Baron Robertson of Oakridge, of Oakridge in the County of Gloucester, is a title in the Peerage of the United Kingdom. It was created on 29 June 1961 for the military commander Sir Brian Robertson, 2nd Baronet. He had previously served as Military Governor of the British Zone in occupied Germany from 1947 to 1949. The Robertson baronetcy, of Welbourn in the County of Lincoln, was created in the Baronetage of the United Kingdom on 4 October 1919 for his father, Field Marshal Sir William Robertson, Chief of the Imperial General Staff from 1915 to 1918.  the titles are held by the first Baron's grandson, the third Baron, who succeeded his father in 2009.

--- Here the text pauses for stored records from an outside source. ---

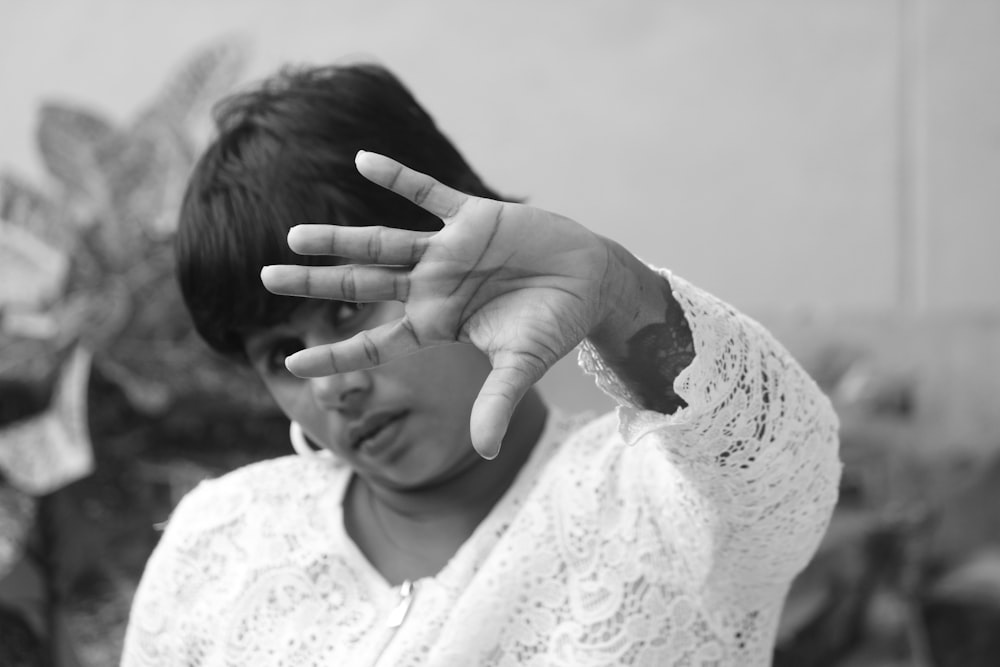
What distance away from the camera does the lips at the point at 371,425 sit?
3.01 feet

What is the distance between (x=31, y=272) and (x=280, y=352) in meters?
0.78

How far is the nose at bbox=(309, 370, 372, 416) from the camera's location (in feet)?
2.99

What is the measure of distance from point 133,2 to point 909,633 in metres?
1.63

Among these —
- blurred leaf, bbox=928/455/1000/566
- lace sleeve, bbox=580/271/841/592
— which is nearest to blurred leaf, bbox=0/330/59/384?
lace sleeve, bbox=580/271/841/592

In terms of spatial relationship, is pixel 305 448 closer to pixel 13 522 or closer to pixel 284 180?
pixel 284 180

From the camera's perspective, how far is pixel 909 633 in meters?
1.63

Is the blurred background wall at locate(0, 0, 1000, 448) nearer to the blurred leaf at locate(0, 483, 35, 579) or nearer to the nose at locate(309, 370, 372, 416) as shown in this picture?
the blurred leaf at locate(0, 483, 35, 579)

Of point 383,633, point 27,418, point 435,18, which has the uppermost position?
point 435,18

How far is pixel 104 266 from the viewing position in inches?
63.4

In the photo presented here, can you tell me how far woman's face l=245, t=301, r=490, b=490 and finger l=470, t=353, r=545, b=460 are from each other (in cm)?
27

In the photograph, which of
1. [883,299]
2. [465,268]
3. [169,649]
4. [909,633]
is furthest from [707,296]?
[883,299]

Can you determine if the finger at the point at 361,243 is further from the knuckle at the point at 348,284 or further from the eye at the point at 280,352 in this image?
the eye at the point at 280,352

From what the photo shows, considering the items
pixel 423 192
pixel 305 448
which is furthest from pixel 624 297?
pixel 305 448

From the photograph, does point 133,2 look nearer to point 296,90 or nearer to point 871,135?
point 296,90
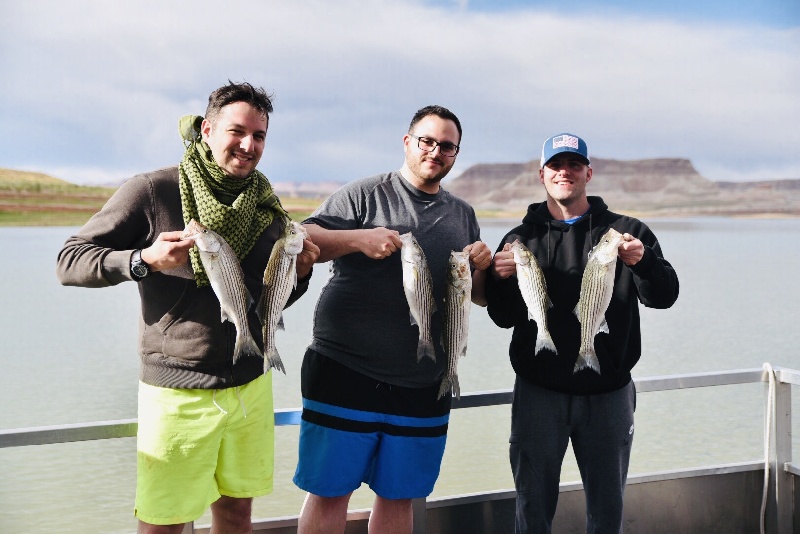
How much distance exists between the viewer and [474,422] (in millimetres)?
15586

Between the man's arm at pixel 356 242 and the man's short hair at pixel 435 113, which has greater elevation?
the man's short hair at pixel 435 113

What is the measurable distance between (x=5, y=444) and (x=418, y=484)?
164cm

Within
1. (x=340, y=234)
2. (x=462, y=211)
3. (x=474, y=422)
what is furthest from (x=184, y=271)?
(x=474, y=422)

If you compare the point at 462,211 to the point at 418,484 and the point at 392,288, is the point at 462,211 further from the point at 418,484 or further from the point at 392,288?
the point at 418,484

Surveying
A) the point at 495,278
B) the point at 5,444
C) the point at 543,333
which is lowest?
the point at 5,444

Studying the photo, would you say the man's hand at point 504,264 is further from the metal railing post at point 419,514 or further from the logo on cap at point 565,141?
the metal railing post at point 419,514

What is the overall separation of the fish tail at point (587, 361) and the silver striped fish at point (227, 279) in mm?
1287

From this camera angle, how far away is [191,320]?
272cm

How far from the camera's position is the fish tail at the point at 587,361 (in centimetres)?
302

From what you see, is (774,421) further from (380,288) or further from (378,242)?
(378,242)

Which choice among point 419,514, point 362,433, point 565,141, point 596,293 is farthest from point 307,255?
point 419,514

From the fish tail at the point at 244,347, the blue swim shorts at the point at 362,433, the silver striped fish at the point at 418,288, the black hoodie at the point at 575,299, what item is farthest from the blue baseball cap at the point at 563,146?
the fish tail at the point at 244,347

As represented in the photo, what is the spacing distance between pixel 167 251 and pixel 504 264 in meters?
1.38

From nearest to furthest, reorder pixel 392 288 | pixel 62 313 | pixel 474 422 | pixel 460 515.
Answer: pixel 392 288, pixel 460 515, pixel 474 422, pixel 62 313
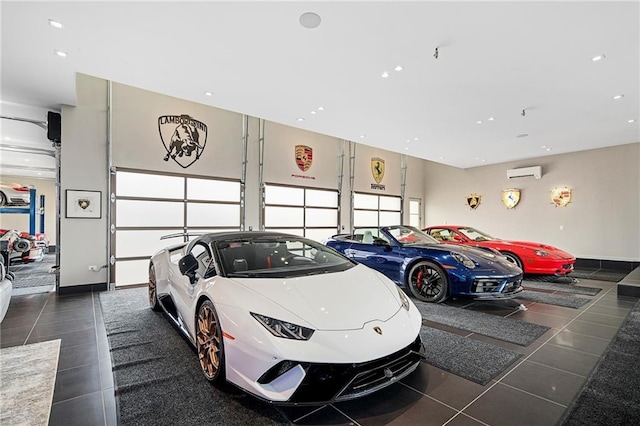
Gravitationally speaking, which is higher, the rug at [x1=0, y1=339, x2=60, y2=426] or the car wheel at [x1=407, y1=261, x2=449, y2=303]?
the car wheel at [x1=407, y1=261, x2=449, y2=303]

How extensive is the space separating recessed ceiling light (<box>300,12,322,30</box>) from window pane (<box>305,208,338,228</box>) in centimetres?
571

Robertson baronets, of Beaconsfield (1919)

Sir William Robert Robertson, 1st Baronet (1860–1933)
Sir Brian Hubert Robertson, 2nd Baronet (1896–1974) (created Baron Robertson of Oakridge in 1961)

Barons Robertson of Oakridge (1961)
Brian Hubert Robertson, 1st Baron Robertson of Oakridge (1896–1974)
William Ronald Robertson, 2nd Baron Robertson of Oakridge (1930–2009)
William Brian Elworthy Robertson, 3rd Baron Robertson of Oakridge (b. 1975)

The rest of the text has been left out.